*** EXERCISE DATA

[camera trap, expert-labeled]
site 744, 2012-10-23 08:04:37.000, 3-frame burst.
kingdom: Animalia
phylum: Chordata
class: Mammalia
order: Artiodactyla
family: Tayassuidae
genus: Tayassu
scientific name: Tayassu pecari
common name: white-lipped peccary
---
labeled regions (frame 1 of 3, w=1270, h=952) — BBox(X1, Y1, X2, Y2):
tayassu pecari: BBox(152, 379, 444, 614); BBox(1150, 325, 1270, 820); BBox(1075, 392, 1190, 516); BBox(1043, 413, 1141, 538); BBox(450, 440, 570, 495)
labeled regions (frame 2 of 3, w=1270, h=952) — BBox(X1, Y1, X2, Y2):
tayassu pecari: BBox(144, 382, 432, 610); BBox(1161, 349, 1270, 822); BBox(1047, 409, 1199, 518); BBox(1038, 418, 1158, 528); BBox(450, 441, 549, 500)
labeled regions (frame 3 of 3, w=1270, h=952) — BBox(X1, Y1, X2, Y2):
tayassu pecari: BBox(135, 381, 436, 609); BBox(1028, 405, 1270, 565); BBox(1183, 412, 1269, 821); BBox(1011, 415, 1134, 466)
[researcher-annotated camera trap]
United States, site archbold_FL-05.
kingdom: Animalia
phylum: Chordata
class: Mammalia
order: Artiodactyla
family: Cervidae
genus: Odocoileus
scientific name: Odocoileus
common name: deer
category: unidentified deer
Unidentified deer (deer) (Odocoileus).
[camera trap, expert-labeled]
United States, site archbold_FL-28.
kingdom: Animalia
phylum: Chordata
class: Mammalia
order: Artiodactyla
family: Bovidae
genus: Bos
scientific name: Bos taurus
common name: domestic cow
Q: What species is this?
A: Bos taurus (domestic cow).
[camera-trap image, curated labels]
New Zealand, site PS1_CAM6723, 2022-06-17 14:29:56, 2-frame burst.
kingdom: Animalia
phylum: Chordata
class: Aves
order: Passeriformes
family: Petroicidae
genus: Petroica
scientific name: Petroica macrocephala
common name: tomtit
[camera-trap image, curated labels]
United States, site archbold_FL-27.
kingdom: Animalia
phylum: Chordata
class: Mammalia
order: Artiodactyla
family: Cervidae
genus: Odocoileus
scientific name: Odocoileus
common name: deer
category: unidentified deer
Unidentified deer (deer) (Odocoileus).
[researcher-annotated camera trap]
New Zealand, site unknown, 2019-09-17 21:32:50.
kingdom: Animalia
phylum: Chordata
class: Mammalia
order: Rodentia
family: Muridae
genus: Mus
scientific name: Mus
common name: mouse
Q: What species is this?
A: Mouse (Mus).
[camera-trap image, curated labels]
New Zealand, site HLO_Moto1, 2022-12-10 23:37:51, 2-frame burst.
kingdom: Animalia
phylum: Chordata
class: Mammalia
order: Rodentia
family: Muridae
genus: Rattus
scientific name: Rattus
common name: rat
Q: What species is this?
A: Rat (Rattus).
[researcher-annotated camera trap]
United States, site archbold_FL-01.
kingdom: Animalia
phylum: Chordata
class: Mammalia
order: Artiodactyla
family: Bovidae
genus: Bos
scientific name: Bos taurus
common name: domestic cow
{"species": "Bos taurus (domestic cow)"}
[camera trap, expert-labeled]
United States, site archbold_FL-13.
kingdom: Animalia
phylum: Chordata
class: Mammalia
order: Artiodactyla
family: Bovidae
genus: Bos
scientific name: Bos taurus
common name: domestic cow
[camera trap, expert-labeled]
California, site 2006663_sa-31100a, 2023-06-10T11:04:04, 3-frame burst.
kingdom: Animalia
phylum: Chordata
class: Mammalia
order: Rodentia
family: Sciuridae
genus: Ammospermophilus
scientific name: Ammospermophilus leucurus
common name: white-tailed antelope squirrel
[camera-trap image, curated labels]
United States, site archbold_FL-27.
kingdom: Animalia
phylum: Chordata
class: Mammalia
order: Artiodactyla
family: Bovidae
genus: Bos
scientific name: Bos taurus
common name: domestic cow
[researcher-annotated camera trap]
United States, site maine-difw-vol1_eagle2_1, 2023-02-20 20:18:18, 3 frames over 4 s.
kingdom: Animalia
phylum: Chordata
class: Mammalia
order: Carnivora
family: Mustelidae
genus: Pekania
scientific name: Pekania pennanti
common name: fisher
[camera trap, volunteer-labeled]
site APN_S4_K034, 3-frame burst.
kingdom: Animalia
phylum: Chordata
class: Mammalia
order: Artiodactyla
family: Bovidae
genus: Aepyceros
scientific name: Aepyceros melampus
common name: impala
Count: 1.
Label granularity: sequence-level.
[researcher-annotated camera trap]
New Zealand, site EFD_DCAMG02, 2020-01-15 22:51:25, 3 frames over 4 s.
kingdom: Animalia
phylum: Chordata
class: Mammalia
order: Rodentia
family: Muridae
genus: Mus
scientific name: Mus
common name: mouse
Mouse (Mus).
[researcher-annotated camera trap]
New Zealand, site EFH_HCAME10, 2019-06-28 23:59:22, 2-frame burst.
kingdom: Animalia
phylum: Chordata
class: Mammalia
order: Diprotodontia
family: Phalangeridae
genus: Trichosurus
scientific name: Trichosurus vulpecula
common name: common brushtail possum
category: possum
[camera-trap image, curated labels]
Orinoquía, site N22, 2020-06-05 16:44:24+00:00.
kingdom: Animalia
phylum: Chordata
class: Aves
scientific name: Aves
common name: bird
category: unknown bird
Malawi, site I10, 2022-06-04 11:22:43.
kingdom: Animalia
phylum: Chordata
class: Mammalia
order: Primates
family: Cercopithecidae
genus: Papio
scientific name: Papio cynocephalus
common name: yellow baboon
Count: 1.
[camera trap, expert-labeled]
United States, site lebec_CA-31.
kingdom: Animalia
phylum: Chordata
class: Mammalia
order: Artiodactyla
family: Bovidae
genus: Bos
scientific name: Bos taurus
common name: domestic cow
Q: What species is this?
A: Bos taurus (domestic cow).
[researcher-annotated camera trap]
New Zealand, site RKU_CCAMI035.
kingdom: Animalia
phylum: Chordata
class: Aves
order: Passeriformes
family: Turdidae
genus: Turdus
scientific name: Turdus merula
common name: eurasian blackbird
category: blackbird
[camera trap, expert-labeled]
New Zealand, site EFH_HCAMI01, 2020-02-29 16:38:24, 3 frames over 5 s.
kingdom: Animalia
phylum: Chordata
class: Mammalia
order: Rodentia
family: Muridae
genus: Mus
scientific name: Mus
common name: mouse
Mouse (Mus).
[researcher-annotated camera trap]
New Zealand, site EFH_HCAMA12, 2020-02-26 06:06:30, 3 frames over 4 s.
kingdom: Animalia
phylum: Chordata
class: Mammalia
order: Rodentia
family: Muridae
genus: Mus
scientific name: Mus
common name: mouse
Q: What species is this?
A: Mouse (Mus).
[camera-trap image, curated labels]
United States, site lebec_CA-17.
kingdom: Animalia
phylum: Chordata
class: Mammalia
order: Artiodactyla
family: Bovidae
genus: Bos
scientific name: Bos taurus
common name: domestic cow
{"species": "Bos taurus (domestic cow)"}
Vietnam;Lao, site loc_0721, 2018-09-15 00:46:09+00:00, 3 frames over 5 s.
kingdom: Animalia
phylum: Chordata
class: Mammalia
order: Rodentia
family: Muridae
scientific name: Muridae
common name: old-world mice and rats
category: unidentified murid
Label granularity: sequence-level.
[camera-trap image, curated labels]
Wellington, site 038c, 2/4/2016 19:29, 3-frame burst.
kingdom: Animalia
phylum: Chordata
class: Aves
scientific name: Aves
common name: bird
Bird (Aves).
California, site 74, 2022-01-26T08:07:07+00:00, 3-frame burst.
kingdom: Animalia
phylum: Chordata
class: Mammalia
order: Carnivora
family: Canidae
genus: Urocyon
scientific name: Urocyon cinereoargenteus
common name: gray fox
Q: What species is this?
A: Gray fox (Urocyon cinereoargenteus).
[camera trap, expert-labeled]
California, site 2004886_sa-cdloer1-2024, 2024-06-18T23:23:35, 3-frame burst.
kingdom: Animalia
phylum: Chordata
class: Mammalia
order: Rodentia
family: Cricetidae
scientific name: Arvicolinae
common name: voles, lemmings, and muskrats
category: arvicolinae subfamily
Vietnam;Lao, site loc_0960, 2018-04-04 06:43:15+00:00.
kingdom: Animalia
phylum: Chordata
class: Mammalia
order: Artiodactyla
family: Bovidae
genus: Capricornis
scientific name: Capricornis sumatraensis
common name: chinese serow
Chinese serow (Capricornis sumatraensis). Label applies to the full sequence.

******

WHAT IS REQUIRED | Which lines hold the string "United"? Copy all of them from the data above.

RESULT OF THE EXERCISE |
United States, site archbold_FL-05.
United States, site archbold_FL-28.
United States, site archbold_FL-27.
United States, site archbold_FL-01.
United States, site archbold_FL-13.
United States, site archbold_FL-27.
United States, site maine-difw-vol1_eagle2_1, 2023-02-20 20:18:18, 3 frames over 4 s.
United States, site lebec_CA-31.
United States, site lebec_CA-17.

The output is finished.